Con el objetivo de proteger el derecho a la educación y terminar con la normalización del cierre de colegios en Chile, la bancada de senadores de la UDI ingresó un proyecto de ley que declara la educación parvularia, básica y media como un servicio esencial. La iniciativa, liderada por el sub jefe de bancada senador y presidente de la Comisión de Educación, Gustavo Sanhueza, busca asegurar la continuidad de las clases durante el año escolar, incluso en contextos de huelgas, manifestaciones, amenazas externas, falta de agua, o uso de establecimientos como locales de votación.
“Ya basta de que cada conflicto, protesta o problema administrativo se traduzca en días sin clases. Estamos hablando de un derecho esencial que no puede seguir dependiendo del calendario político ni del chantaje gremial.
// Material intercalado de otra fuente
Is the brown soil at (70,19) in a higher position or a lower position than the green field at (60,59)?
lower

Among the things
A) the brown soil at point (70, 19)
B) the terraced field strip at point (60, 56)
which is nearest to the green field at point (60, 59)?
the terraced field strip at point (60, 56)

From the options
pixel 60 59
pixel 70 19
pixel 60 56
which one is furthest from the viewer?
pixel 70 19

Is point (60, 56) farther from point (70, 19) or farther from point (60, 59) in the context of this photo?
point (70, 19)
Los únicos perjudicados con esto son los estudiantes más vulnerables del país”, afirmó el senador Sanhueza.
El proyecto, desarrollado en conjunto con el centro de incidencia Pivotes, establece que toda suspensión de actividades deberá contar con autorización del Ministerio de Educación y que los sostenedores tendrán la obligación de implementar protocolos de contingencia ante cualquier interrupción. Además, sanciona a quienes promuevan cierres no autorizados, incluyendo la desvinculación laboral en casos graves.
La iniciativa se sustenta en la evidencia nacional e internacional sobre los efectos del cierre de escuelas: daños a la salud mental, caída en aprendizajes, y pérdida de ingresos futuros. Chile fue el país de la OCDE que más días mantuvo cerrados sus colegios durante la pandemia, y sigue enfrentando cierres por múltiples causas sin que el Estado tenga herramientas efectivas para evitarlos.
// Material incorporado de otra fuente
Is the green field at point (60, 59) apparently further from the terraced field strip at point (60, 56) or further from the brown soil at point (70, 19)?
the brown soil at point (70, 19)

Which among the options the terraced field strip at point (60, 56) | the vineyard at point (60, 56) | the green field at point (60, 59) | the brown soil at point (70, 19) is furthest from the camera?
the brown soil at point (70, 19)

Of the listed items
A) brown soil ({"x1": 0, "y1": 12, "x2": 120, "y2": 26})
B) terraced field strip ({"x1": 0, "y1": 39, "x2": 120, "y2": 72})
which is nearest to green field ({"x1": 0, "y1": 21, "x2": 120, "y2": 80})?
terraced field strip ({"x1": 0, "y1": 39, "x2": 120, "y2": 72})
“El derecho a la educación no puede seguir dependiendo del clima, de la agenda del Colegio de Profesores o del calendario electoral. Es hora de poner a los estudiantes al centro y garantizar que las escuelas permanezcan abiertas”, remató el senador UDI.
A su vez, el jefe de bancada de senadores UDI, Sergio Gahona, respaldó la iniciativa afirmando: “Tenemos la convicción de que la educación debe estar por sobre los conflictos. Este proyecto marca un antes y un después: no vamos a seguir permitiendo que se juegue con el futuro de los niños de Chile por decisiones arbitrarias o presiones políticas. La educación no se negocia”.
El proyecto también fue suscrito por los senadores Iván Moreira (UDI), Felipe Kast (Evópoli), Juan Castro Prieto (IND-RN) y Alejandro Kusanovic (IND), consolidando un respaldo transversal dentro del bloque opositor.